::: MATERIAL FOR THE TASK :::
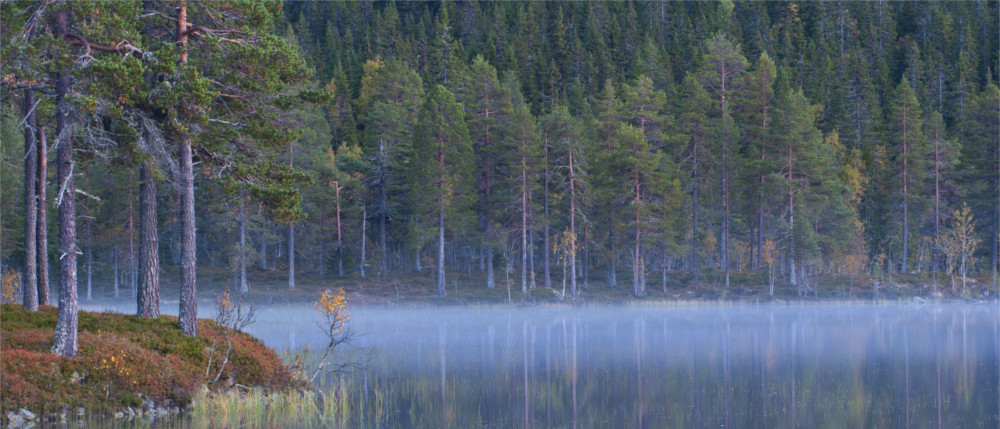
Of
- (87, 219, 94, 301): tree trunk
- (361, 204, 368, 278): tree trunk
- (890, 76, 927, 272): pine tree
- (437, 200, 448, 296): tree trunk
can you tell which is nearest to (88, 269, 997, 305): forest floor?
(437, 200, 448, 296): tree trunk

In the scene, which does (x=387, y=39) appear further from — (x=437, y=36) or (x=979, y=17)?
(x=979, y=17)

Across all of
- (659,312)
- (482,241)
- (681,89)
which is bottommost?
(659,312)

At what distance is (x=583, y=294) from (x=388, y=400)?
134 feet

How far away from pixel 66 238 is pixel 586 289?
4694 centimetres

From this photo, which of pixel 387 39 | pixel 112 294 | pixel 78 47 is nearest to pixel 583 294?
pixel 112 294

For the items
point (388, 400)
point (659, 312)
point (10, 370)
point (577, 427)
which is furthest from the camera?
point (659, 312)

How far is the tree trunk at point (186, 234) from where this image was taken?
19.7 metres

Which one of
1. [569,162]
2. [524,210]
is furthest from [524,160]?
[524,210]

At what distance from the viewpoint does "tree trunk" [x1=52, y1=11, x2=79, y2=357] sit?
1652 cm

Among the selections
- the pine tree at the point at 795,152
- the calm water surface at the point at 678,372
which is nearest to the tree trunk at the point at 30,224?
the calm water surface at the point at 678,372

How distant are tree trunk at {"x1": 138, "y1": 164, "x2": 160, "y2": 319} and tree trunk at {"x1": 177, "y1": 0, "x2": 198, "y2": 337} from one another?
0.64m

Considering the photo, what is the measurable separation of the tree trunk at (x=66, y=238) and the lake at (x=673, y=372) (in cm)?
559

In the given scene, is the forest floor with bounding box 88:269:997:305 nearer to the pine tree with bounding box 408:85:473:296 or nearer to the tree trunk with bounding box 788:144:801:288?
the tree trunk with bounding box 788:144:801:288

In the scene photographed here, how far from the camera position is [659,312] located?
51.4 m
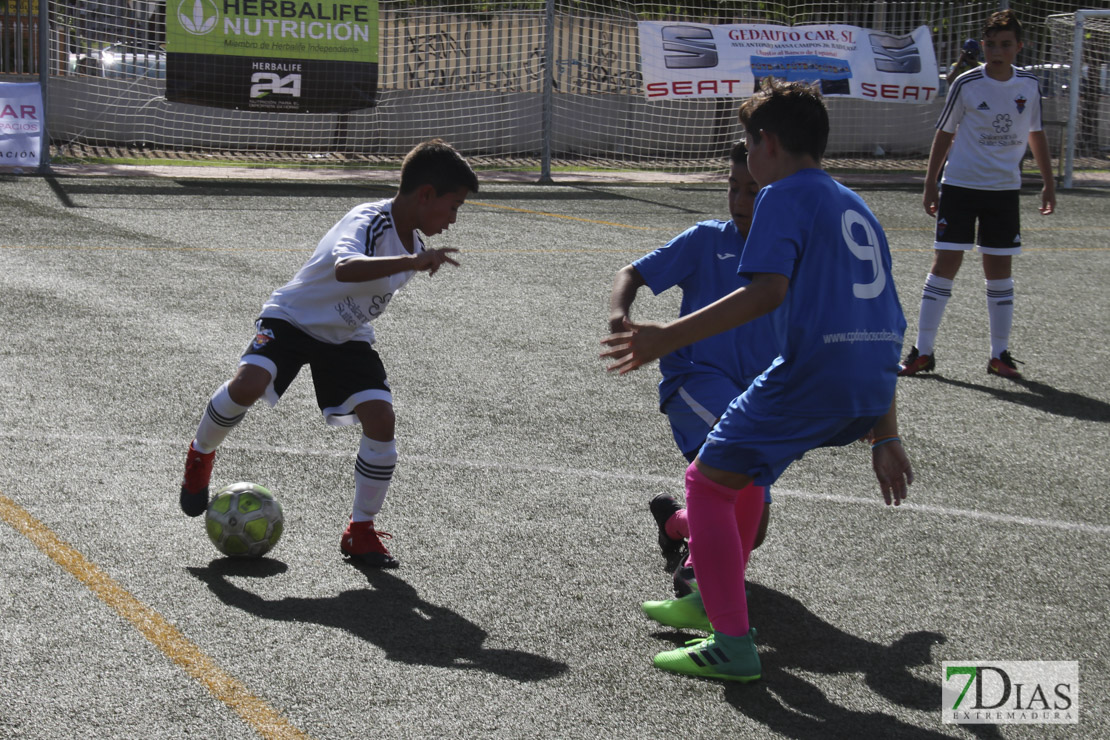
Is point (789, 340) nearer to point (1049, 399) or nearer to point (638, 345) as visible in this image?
point (638, 345)

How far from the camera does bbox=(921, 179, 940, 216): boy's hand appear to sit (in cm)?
770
:::
Rewrite the data from the line holding "Is point (789, 340)" through the end, inclusive, changing "camera" to "viewpoint" and leaving everything else as it is.

Is point (789, 340) nearer to point (1049, 399) or nearer to point (638, 345) as visible in this image?
point (638, 345)

How far from the viewpoint does bbox=(921, 179, 940, 216): boy's hand appear to sit (in cm)?
770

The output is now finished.